The output is a dynamic Image. The background is light green, and the cars are black or magenta, depending on their direction.

Explanation

b=RandomSample@ArrayReshape[Table[{i=1,2},##/2],{1##2},1]~Partition~#2

Create the initial board:

Table[{0,i=2},##/2]

Set i to 2. Create a List of {0, 2}, whose length is floor(density * width * height / 2) (divided by two because {0, 2} is length-2).

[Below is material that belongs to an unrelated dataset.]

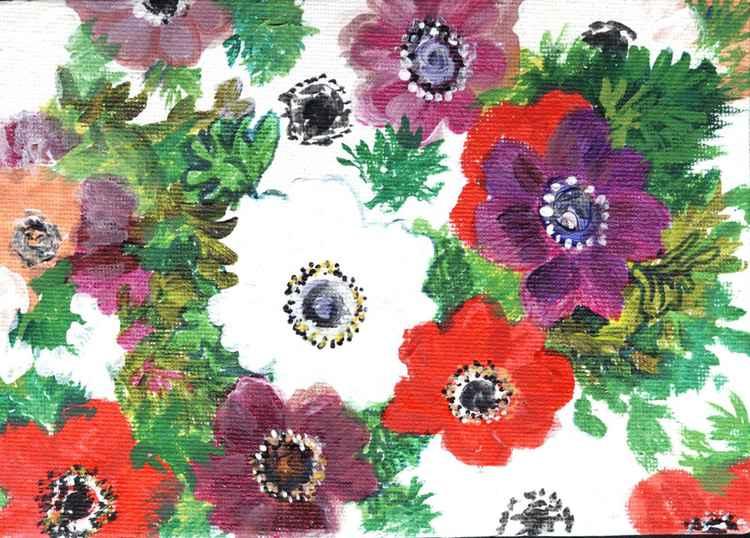flowers : anenome de caan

ArrayReshape[ ... ,{1##2},1]

Reshape the resulting 2-D List (2 x something) into 1-D List (length = width * height). Pad 1 if there aren't enough values.

RandomSample@ ...

(Pseudo-)randomly sort the result.

... ~Partition~#2

Partition that result into length (width).

b= ...

Store that in b.


Dynamic@Colorize[i=-i;b=CellularAutomaton[{193973693,{3,{a=0{,,},{3,9,1},a}},{1,1}},b];If[i>0,b,2-b]]

Create a Dynamic Image:

i=-i;

Flip the sign of i.

b=CellularAutomaton[{193973693,{3,{a=0{,,},{3,9,1},a}},{1,1}},b]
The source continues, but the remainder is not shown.